→ **QUOTED PASSAGE**
When Johnny Cueto clutched his right, throwing arm on the mound, Cincinnati Reds manager Dusty Baker wanted to look the other way and pretend that he didn’t see anything. That’s the kind of denial most big-league managers would love to indulge in when something goes haywire with one of their guys.
But there are more reality shows than fantasy shows on TV, so eventually Baker had to find out what was going on.
“I didn’t even want to go out there,” Baker said the other day when Cueto was placed on the 15-day disabled list.
Predicting the results of the baseball season is like long-term weather guessing. First come the forecasts and then the weather does whatever it wants anyway. The Reds are kind of in that situation at the moment. Just about everyone who ever watched nine innings predicted that Cincinnati would rule the National League Central Division this season.
But that was before left-fielder Ryan Ludwick dislocated his shoulder in the season’s first game. That was before set-up man Sean Marshall came up with a lame arm. And that was before Cueto felt his twinge. At the moment Baker was contemplating Cueto’s status in the universe the Reds were on a five-game losing streak and looking more fragile than formidable.

→ **GIVEN RECORDS**

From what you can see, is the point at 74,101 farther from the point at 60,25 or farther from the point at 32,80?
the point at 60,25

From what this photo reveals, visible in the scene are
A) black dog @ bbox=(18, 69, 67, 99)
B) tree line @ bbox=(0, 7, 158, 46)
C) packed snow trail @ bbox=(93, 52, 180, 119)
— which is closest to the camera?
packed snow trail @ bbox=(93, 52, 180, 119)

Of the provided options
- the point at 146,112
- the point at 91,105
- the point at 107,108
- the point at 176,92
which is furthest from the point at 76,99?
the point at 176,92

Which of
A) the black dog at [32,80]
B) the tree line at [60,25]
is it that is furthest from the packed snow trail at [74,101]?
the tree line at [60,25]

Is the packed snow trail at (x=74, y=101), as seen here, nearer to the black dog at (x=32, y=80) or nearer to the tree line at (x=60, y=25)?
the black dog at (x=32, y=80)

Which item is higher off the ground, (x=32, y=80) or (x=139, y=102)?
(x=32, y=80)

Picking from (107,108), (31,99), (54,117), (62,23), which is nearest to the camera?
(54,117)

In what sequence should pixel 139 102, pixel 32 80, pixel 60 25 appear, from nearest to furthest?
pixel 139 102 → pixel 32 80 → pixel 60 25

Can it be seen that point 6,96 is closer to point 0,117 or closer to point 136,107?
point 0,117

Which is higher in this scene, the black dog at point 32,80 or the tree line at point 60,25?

→ **INSTRUCTIONS FOR THE TASK**
Can you supply what follows in the article about the Cincinnati Reds' early-season injuries, picking up after its final sentence? The data here comes from a different source than the text.

→ **RESULT OF THE TASK**
Going into a game against the Philadelphia Phillies, Baker was lamenting his bullpen situation–fearing a group of tired arms. He had already casually informed starter Bronson Arroyo that it would be really great if he pitched a complete game. Complete games from the starters was what Dr. Baker ordered to provide a break for the pen. In a perfect world he wouldn’t call to the pen for two or three days.
“Our bullpen is taxed,” Baker said. “Oh man, oh yeah, that would be wonderful, a complete game. A couple of complete games would be even better.”
Baker must have been sending powerful messages because that night Arroyo went eight and the Reds won 4-2. The next night Homer Bailey went eight, shutting out the Phils on two hits over that span, although the game was suspended after nine at 0-0. When you get starting pitching like that the world looks like a better place.
But the Reds cannot afford to lose Cueto for any length of time. In 2012 he emerged as the staff ace and won 19 games. Cueto is 1-0 with a 2.60 earned run average and even in the game last weekend against the Pittsburgh Pirates when he got hurt he seemed to be cruising.
Cueto is from the Dominican Republic and his first language is Spanish. He spoke about his injury through an interpreter. He pointed to his right tricep to explain where the sudden pain hit him on the mound and then said the doctor’s diagnosis was that he has a minor back strain. Better the back than the arm probably.
Baker estimated that Cueto would miss perhaps four starts, an uncomfortable hit to the rotation. “We’re gonna miss him. We hate to lose Johnny period.” The Reds figure to bring up someone from AAA Louisville for one or more starts in Cueto’s place.
Cueto said the doctor told him he might only miss two starts, but he found that dispiriting enough. “This is unbelievable,” Cueto said. “I was feeling so good. Just one pitch I threw and that was it. God willing I will be better in five or six days.”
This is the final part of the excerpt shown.